These days, if you want to work as a professional software developer, you’re going to need to learn how to use Git. A version control system (VCS) is nothing new. Over the years, we’ve had a number of VCS’ including CVS, Subversion, Mercurial, Microsoft TFS, and Perforce. For the last few years, Git has become the version control system of choice for most companies. Knowing how to use it well will make you more employable and will also help you when you land a job as a developer.
In this article I just want to introduce the basics so you understand how Git “thinks” about things and some of the most common operations. It’s a hands on introduction, so open up a terminal window, and jump on in!
What is a version control system?
A VCS allows you to keep track of the changes you’ve made to your work over time. It’s a little like the “track changes” in Google docs, but the difference is that you can save changes across a set of files, not just within an individual file.
Imagine that you’re adding a new “About Us” page to a website. You might need to create a new HTML page, add some new rules to your CSS to make it display right, and upload a couple of images for the page. With a VCS, you can “check in” all of the changes to those different files with a single commit message “Add about us page.” When someone looks back through the history of the commits, they’ll be able to easily find when the change was made and what files were impacted. They’ll even be able to “revert” the commit if they want to get rid of the About Us page!
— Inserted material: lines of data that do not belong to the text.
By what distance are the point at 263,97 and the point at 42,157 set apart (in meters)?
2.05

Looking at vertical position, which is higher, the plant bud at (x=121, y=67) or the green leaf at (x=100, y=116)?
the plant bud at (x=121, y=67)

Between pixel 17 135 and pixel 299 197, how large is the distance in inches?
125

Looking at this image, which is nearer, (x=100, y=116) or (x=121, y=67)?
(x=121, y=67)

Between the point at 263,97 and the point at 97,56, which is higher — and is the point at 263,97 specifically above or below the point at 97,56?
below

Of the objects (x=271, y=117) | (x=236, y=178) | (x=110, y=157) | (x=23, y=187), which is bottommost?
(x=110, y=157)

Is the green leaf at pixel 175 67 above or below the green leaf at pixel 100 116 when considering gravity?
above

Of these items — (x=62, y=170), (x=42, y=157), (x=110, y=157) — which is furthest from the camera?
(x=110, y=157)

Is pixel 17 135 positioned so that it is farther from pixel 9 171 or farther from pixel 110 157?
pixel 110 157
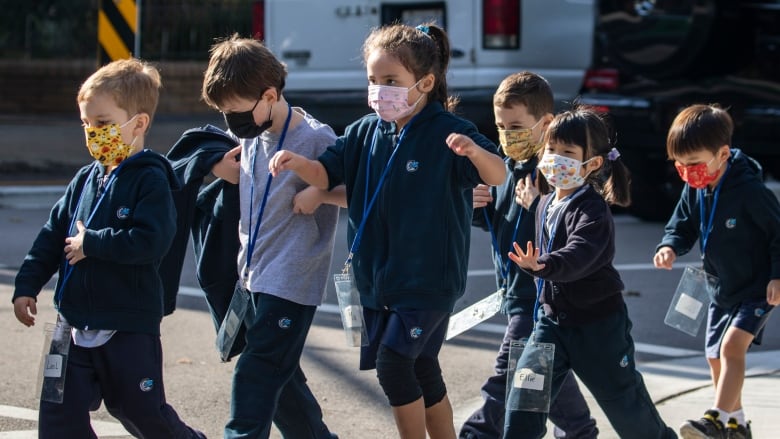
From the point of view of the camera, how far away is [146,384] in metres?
3.87

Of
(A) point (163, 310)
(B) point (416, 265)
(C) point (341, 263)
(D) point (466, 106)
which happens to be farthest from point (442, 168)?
(D) point (466, 106)

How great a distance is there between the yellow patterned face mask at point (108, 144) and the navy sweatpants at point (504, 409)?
152cm

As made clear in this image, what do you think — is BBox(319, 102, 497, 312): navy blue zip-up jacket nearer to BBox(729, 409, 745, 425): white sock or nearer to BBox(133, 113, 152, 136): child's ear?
BBox(133, 113, 152, 136): child's ear

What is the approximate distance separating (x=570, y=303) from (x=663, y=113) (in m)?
6.23

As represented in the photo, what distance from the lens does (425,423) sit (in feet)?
13.9

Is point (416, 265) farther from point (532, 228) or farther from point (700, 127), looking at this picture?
point (700, 127)

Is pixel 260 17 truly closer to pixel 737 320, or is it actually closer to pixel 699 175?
pixel 699 175

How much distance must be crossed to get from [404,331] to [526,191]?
31.1 inches

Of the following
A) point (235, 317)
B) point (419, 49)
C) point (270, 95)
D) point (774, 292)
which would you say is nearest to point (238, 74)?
point (270, 95)

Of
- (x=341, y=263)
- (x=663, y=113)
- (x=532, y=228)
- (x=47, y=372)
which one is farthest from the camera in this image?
(x=663, y=113)

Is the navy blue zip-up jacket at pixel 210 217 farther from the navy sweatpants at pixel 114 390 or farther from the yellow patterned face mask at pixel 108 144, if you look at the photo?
the navy sweatpants at pixel 114 390

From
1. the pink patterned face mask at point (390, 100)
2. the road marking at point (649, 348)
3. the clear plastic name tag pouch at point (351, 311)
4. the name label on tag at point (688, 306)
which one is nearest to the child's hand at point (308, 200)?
the clear plastic name tag pouch at point (351, 311)

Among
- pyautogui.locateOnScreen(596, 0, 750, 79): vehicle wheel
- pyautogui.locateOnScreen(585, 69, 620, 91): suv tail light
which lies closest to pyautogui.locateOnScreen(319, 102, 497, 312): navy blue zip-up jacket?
pyautogui.locateOnScreen(596, 0, 750, 79): vehicle wheel

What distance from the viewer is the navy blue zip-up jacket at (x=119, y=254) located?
380 cm
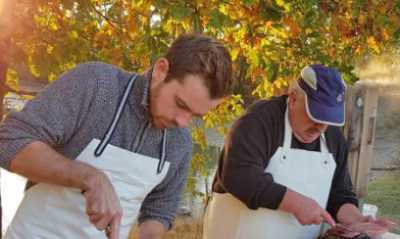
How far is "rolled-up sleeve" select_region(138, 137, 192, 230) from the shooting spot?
1.60 metres

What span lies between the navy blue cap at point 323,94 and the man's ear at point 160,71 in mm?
732

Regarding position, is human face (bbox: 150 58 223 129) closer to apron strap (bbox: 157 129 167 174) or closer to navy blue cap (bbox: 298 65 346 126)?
apron strap (bbox: 157 129 167 174)

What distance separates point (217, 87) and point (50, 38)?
1.59 meters

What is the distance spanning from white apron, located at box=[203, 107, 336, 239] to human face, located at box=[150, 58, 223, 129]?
0.72m

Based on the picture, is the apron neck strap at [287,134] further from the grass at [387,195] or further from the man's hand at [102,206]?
the grass at [387,195]

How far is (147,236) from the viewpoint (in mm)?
1579

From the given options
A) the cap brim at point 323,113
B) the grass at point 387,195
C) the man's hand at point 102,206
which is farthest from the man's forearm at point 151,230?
the grass at point 387,195

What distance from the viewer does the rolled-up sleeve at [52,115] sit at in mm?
1220

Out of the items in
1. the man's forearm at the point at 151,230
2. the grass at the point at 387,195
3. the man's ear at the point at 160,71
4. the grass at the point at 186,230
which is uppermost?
the man's ear at the point at 160,71

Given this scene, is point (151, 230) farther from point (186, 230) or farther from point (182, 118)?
point (186, 230)

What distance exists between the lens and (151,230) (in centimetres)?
158

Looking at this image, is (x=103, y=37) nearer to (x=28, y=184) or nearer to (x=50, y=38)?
(x=50, y=38)

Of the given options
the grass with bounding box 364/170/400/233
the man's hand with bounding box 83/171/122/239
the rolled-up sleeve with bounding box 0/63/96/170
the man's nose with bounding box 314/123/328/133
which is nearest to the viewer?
the man's hand with bounding box 83/171/122/239

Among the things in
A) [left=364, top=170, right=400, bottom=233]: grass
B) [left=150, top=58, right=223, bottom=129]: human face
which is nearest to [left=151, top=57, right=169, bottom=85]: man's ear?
[left=150, top=58, right=223, bottom=129]: human face
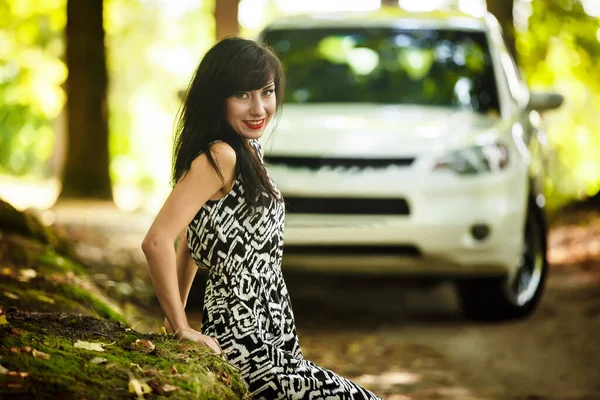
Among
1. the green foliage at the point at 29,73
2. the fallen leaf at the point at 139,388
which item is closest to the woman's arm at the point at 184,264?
the fallen leaf at the point at 139,388

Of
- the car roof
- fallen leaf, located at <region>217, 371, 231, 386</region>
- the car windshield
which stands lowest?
the car windshield

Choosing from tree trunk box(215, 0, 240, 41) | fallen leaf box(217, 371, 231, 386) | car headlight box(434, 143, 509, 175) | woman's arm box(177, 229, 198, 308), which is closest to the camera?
fallen leaf box(217, 371, 231, 386)

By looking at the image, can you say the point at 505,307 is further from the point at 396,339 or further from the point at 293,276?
the point at 293,276

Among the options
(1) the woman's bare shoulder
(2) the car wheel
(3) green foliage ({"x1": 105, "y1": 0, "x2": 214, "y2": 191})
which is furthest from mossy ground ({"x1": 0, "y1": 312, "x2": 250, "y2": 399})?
(3) green foliage ({"x1": 105, "y1": 0, "x2": 214, "y2": 191})

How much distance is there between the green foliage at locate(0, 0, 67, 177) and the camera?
76.3 ft

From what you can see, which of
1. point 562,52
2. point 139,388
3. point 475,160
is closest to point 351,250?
point 475,160

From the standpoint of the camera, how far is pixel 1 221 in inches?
249

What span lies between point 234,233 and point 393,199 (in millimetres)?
4301

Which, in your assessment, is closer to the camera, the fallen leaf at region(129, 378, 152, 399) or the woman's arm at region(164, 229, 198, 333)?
the fallen leaf at region(129, 378, 152, 399)

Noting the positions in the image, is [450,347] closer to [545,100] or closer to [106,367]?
[545,100]

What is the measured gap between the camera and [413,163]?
7480 millimetres

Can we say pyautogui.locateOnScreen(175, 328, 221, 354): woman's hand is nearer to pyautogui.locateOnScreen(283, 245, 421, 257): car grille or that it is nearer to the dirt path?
the dirt path

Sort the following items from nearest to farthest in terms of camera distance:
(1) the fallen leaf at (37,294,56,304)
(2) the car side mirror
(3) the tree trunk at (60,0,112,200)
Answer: (1) the fallen leaf at (37,294,56,304), (2) the car side mirror, (3) the tree trunk at (60,0,112,200)

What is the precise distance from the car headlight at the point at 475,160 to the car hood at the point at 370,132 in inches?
2.7
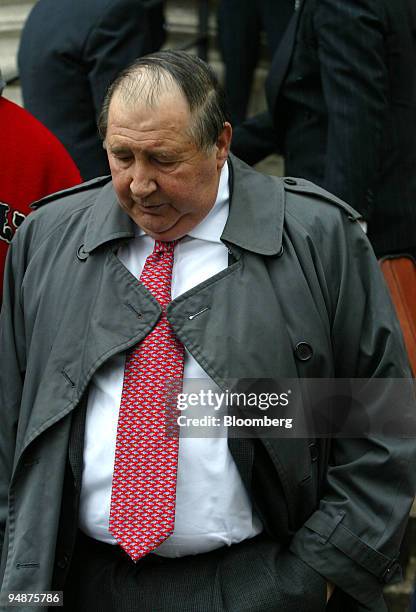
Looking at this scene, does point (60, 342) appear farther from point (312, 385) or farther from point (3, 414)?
point (312, 385)

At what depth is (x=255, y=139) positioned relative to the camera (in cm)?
443

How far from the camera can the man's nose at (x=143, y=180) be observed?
2.58 meters

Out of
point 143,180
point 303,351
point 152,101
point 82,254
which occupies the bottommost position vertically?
point 303,351

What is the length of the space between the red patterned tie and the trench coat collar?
1.05 ft

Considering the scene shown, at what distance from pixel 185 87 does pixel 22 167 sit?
0.94 m

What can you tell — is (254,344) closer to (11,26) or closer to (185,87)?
(185,87)

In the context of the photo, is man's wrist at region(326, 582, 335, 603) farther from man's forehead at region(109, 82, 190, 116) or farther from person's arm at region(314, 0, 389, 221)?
person's arm at region(314, 0, 389, 221)

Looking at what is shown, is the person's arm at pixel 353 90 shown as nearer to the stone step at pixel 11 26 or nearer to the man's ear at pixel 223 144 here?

Most version control systems also support “branching.” With branches, you can have different versions of your code being developed at the same time, so one team can update your ticketing functionality while another changes how your email sending works. While there’s now debate amongst high performing teams about whether they should continue to use branches, learning how to use them will help you to work more successfully in most engineering organizations.
Let’s start off by defining a few key concepts that will help when we’re talking about Git:
A repository - This is Git’s name for a project. It includes all of the files in the project along with all of the information about how they have changed over time. If you have a full copy of a repository (often referred to as a “repo”), you can view the current state, and any previous states, of the project.
A commit - In Git, history is made up of a series of commits which are stored in the changelog. Every time you make a meaningful set of changes to your project, you should commit them so that you can always get back to the project in that state in the future.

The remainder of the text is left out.